Figurative Quotes (2 quotes)
[The intellectual] is not religious in the sense of the ordinary man is religious, for the religion of the ordinary man is man-centred and takes faith as its cornerstone. The intellectual is sparing of faith, reserving it for those things which seem, for the time at least, to be scientifically demonstrated, such as the results of repeatable experiments or natural laws tested many times. But in another sense the intellectual is more religious than the ordinary man, because he is passionately interested in the nature of things. He wants to take everything in pieces, actually or figuratively, in order to discover the plan according to which it was constructed. If an active wonder with regard to the universe is a criterion for religion, then the intellectual is very religious indeed.
From Lecture (28 Nov 1957) in the Queen’s University, Belfast, 'Is the Study of its History a Brake on the Progress of Science', printed in Hermethena (1958), 19, 28.
In a figurative sense, civilization marches up and down the valley-section: all the great historic cultures … have thriven through the movement of men and institutions and inventions and goods along the natural highway of a great river.
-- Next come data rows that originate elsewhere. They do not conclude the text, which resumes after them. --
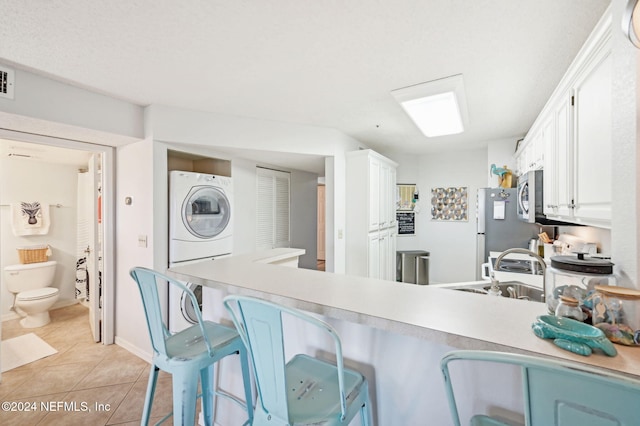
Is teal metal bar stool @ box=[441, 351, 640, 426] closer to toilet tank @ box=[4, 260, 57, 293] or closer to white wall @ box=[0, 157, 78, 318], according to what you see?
toilet tank @ box=[4, 260, 57, 293]

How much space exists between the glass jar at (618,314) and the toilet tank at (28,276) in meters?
5.12

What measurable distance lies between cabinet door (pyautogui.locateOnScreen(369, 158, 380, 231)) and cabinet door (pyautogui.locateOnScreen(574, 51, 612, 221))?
2.17 metres

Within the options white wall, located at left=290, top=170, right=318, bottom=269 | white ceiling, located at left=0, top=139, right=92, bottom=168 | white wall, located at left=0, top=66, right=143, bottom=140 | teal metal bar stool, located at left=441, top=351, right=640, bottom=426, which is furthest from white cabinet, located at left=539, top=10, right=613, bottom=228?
white ceiling, located at left=0, top=139, right=92, bottom=168

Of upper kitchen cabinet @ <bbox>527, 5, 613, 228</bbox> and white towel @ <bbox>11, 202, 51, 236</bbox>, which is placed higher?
upper kitchen cabinet @ <bbox>527, 5, 613, 228</bbox>

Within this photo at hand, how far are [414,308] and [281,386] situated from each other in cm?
51

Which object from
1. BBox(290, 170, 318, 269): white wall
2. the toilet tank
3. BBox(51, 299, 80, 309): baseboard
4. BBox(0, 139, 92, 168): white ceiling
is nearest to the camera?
BBox(0, 139, 92, 168): white ceiling

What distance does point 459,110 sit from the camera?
266 cm

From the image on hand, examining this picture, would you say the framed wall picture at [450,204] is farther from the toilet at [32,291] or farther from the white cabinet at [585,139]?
the toilet at [32,291]

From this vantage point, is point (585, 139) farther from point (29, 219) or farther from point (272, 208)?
point (29, 219)

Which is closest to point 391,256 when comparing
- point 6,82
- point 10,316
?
point 6,82

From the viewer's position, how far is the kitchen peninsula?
791mm

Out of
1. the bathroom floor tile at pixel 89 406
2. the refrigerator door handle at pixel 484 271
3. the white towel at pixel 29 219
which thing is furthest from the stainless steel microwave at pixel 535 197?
the white towel at pixel 29 219

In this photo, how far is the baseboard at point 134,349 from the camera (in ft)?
8.79

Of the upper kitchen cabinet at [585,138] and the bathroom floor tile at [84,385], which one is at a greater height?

In Technics and Civilization (2010), 60-61. The ellipsis replaces: “with the partial exception of those secluded maritime cultures in which the seas sometimes served instead of a river.” The quote ends with examples of such rivers: “the Yellow River, the Tigris, the Nile, the Euphrates, the Rhine, the Danube, the Thames.” Note that a “valley section” diagrams a longitudinal survey of local characteristics changing along the river from its source in the hills and stretching to the sea (as coined by Patrick Geddes).